Ms Lucia said her organisation was expanding its operations on the Copperbelt Province to all the 10 provinces to increase the uptake of quality pediatric eye health services and follow up-care within the district health system. She said the project was to build the capacity of key health care personnel at primary, secondary and tertiary levels and strengthen referral system to deliver quality eye service.
She further said that it was the organisation’s vision to offer support at district level in line with the government policy to ensure that health services were available to all and contribute to areas of the national eye health strategic plan (NEHSP).
And speaking at the same event, Luanshya district medical officer Dr Patrick Mulenga said the Ministry of Health was educating the local community through awareness in all matters relating to eye diseases and ensured that demand for services and quality was maintained. Meanwhile, Luanshya mayor Nathan Chanda said prevention of blindness would reduce poverty levels in Zambia. Officiating at the same event, Mr. Chanda cited that blindness was closely related to poverty, hence if not fought Zambia would not realise efforts placed in reduction of poverty.

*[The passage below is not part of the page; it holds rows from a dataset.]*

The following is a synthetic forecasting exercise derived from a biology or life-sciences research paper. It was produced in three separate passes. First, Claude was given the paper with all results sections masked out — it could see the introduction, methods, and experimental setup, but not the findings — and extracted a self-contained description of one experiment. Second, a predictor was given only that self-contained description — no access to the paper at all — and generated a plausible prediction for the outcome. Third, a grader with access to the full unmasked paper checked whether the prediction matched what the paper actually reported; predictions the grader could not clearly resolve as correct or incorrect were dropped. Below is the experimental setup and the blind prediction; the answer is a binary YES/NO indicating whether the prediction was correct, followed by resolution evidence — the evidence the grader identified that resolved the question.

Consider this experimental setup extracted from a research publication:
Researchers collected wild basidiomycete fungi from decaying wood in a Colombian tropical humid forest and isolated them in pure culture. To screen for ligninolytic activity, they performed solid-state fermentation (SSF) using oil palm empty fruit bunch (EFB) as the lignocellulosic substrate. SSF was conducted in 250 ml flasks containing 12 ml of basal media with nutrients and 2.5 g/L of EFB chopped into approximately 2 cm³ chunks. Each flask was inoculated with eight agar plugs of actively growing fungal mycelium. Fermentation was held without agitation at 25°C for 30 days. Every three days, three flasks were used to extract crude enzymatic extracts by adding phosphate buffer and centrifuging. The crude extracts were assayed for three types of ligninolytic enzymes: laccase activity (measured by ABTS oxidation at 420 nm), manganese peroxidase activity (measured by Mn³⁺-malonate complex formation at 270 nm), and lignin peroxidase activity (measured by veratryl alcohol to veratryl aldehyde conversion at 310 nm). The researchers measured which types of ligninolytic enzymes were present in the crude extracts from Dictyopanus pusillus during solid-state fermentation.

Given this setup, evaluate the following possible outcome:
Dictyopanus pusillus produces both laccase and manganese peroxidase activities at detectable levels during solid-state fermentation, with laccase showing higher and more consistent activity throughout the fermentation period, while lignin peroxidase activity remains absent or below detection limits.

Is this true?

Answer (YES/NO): NO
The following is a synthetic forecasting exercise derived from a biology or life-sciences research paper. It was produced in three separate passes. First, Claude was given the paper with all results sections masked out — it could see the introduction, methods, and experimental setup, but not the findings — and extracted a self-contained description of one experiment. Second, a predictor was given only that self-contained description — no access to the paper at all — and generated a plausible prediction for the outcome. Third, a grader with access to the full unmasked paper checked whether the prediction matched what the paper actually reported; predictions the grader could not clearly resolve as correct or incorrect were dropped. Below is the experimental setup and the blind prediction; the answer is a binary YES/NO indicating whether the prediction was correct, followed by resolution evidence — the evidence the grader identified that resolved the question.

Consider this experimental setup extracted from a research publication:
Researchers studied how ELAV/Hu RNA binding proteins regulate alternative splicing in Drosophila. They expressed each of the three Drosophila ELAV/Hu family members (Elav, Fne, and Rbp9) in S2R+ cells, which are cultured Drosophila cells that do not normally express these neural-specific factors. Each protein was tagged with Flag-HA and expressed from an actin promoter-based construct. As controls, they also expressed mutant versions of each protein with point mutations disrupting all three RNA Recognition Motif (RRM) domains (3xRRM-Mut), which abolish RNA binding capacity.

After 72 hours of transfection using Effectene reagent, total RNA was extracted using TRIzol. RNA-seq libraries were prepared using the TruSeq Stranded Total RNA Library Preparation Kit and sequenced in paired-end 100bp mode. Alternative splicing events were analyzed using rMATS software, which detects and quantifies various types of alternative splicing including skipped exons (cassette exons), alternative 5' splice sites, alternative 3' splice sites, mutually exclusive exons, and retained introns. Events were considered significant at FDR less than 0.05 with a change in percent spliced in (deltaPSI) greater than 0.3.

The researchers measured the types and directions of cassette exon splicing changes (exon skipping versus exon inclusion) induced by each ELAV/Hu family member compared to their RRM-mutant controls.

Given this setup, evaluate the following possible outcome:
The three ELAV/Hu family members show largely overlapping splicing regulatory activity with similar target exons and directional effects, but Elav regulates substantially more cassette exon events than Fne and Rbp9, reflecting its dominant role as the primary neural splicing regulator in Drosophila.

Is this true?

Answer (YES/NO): NO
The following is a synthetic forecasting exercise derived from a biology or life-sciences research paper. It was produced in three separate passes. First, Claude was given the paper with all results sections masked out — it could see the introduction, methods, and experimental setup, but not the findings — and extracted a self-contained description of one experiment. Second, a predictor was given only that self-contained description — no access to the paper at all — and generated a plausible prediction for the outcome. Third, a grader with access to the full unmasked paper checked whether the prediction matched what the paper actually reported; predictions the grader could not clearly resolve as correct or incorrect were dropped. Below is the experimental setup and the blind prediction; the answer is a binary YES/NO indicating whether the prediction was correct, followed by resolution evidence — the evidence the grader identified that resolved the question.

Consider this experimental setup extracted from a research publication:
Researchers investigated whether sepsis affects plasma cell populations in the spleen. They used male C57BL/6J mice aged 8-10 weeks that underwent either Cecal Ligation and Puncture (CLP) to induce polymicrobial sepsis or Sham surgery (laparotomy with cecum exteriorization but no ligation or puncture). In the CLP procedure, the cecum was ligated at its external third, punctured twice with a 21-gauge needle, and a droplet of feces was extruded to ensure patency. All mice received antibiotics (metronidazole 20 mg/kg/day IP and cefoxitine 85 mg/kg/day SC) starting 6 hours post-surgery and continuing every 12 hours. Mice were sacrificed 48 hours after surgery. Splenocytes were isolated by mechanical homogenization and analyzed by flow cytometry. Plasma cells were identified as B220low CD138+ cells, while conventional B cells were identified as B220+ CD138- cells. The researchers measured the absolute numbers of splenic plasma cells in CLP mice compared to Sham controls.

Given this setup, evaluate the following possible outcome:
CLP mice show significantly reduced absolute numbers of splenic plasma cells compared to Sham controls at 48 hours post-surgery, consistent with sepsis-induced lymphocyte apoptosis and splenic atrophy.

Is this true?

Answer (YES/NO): NO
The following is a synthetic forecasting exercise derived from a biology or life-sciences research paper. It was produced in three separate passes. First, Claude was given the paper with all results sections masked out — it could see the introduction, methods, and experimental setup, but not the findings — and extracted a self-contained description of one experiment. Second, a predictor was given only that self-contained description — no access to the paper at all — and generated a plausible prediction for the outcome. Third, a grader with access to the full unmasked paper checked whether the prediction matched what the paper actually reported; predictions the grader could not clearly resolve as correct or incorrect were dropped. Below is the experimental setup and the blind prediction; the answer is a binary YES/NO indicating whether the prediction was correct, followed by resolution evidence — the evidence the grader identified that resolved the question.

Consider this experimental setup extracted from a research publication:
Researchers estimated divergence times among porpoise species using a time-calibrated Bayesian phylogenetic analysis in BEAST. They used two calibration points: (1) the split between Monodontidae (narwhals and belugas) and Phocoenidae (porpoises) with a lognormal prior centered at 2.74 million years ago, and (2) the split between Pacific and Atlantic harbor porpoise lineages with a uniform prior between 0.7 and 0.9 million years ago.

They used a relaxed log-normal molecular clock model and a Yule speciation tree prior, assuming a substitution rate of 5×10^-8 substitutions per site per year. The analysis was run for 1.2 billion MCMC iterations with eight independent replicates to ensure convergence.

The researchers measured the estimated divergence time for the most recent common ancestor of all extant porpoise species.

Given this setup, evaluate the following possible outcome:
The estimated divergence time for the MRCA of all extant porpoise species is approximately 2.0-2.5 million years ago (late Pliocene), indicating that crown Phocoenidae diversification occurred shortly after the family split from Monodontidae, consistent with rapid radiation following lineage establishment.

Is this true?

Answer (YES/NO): NO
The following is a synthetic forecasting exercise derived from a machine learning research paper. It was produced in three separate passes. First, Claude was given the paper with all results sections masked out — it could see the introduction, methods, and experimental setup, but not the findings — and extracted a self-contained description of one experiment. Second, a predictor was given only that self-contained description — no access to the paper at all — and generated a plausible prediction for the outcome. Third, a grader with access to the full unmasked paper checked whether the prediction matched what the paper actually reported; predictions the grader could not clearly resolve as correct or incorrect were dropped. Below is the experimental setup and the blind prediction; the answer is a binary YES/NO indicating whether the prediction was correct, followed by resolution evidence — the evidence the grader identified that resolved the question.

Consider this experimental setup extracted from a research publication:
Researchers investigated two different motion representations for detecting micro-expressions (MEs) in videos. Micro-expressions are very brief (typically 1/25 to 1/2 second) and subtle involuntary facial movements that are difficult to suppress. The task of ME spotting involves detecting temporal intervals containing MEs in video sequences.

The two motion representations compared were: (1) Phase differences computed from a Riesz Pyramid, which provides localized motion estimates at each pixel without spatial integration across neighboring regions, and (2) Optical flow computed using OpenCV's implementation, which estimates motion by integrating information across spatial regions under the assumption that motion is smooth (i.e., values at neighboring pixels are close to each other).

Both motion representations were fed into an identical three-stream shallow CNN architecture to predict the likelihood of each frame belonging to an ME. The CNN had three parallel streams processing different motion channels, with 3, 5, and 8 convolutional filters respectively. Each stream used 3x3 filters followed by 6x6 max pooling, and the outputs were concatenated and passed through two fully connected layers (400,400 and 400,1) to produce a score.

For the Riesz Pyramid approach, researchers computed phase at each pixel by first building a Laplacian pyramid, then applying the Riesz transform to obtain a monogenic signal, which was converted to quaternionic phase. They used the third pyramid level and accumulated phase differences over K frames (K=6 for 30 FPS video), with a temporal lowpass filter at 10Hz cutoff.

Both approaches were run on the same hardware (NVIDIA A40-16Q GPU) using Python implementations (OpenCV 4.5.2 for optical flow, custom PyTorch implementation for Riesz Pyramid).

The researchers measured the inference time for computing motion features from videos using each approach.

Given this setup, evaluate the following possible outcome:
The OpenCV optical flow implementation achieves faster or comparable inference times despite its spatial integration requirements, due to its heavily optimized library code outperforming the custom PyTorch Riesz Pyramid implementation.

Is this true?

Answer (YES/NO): NO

He said the magnitude of the problem and its effects on communities was known, therefore, it called for strong joined commitment to elimination of blindness. “And this is also why the Zambian government is a signatory to Vision 2020, a global initiative that aims to eliminate avoidable blindness by the year 2020. 50 percent of blindness is curable and avoidable, but if no interventions are put in place, the situation will escalate and continue to negatively affect people. “That is why it makes me happy to note that the Ministry of Health is implementing activities to tackle avoidable blindness and ensure that treatment is available through the work supported by Orbis Africa,” he said.
Mr. Chanda emphasised that awareness work should start at community level by engaging community structures and parents so that children were treated to avoid them going blind at a young age. He implored all parents and guardians in the district to seize the opportunity as the services were free to have less blindness in children. He has since appealed to the Copperbelt residents to turn up in large numbers for eye screening and treatment.